## Begin GIVEN PASSAGE

The role of formant-frequency contours in the perceptual grouping of speech formants
Poster presentations (verbal transformation effect)
Included here are posters containing material from the part of the
project relating directly to Marcin Stachurski's research towards the PhD. None of this material has yet appeared in the form of published journal
articles. Marcin is currently writing up his thesis.
(1) Poster by Stachurski, Summers, and Roberts (presented in September 2009). Grouping and the Verbal Transformation Effect - The influence of fundamental frequency, ear of presentation, and interaural time-difference cues
(2) Poster by Stachurski, Summers, and Roberts (presented in May 2011).
Grouping and the Verbal Transformation Effect - The influence of formant transitions
Project outcomes summary
Our approach was to generate artificial speech-like stimuli with
precisely controlled properties, particularly the spectral prominences called
formants.
These are important because they arise as a result of resonances in the
air-filled cavities of the talker’s vocal tract. Variation in the frequency and
amplitude of a formant is an inevitable consequence of change in the size of
its associated cavity as the tongue, lips, and jaw move when the talker produces
speech. Hence, knowledge of formant frequencies and their change over time is
of great benefit to listeners trying to understand a spoken message, and so
choosing the right set of formants from a mixture is critical for
intelligibility. Simplified versions of target sentences were synthesised and
then mixed with carefully designed “competitors” offering alternative
grouping possibilities for the formants in the target sentence. The impact of
these competitors on listeners’ recognition of the target sentence in the
mixture was measured as the properties of the competitors were manipulated.

## End GIVEN PASSAGE
## Begin INFORMATION SHOWN

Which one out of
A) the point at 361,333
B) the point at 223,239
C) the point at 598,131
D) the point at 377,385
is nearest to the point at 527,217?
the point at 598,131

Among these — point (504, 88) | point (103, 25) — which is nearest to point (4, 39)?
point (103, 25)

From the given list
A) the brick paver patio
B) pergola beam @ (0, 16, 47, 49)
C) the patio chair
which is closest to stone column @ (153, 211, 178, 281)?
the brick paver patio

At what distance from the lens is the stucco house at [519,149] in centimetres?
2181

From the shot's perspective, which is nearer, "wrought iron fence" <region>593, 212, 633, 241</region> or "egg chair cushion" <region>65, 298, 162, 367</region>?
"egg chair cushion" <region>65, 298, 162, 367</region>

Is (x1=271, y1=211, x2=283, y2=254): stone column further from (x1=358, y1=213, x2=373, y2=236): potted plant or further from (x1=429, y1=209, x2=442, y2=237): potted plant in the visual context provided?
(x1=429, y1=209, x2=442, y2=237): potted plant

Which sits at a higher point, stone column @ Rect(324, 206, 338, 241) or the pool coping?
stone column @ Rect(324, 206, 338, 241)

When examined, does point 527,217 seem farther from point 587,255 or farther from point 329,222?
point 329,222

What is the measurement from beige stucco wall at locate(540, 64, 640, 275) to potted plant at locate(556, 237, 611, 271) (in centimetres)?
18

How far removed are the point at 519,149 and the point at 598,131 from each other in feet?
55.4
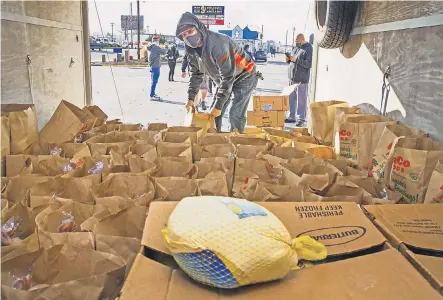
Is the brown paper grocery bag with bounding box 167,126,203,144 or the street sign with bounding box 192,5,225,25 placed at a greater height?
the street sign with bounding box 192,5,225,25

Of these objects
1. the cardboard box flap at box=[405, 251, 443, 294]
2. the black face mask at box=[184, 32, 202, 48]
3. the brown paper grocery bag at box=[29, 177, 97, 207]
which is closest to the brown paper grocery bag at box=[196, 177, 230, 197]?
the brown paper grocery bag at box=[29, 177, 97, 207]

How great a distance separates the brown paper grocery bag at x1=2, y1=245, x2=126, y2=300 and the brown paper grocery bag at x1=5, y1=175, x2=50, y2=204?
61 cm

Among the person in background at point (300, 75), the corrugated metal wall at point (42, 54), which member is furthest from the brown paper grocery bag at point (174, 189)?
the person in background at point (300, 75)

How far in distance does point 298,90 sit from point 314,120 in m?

## End INFORMATION SHOWN
## Begin INFORMATION SHOWN

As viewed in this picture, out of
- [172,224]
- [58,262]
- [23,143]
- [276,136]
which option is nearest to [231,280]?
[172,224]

## End INFORMATION SHOWN

▶ [WHAT THIS EXERCISE ASKS]:
(a) Write out the stretch of the passage on speech formants from "(1) Poster by" through "in May 2011).".
(b) Extend the passage on speech formants beyond its final sentence.

▶ [PER-TASK OUTPUTS]:
(a)
(1) Poster by Stachurski, Summers, and Roberts (presented in September 2009). Grouping and the Verbal Transformation Effect - The influence of fundamental frequency, ear of presentation, and interaural time-difference cues
(2) Poster by Stachurski, Summers, and Roberts (presented in May 2011).

(b)
The key findings of the project are: (a) Modulation of the formant-frequency
contour, but not the amplitude contour, is critical for across-formant grouping;
(b) The ability of listeners to reject a competitor formant declines as either
the rate or depth of modulation of its frequency contour increases, relative to
that of the target sentence; (c) The impact of a competitor does not depend on
whether its pattern of variation in formant frequency is plausibly speech-like; (d) The ability of listeners to reject a competitor
increases as the pitch difference between target and competitor formants increases;
(e) Formant-frequency variation conveys information important for speech
intelligibility even in contexts often regarded as conveying information about
speech-sound identity mainly through other cues. In summary, the results of
this project have shown that our ability to segregate a talker’s speech from a
sound mixture depends heavily on general-purpose grouping principles and rather
less on speech-specific principles than has been suggested by some researchers.
The results also suggest approaches by which engineers and computer scientists
might improve the performance of devices such as hearing aids and automatic
speech recognizers when they are operating in noisy environments.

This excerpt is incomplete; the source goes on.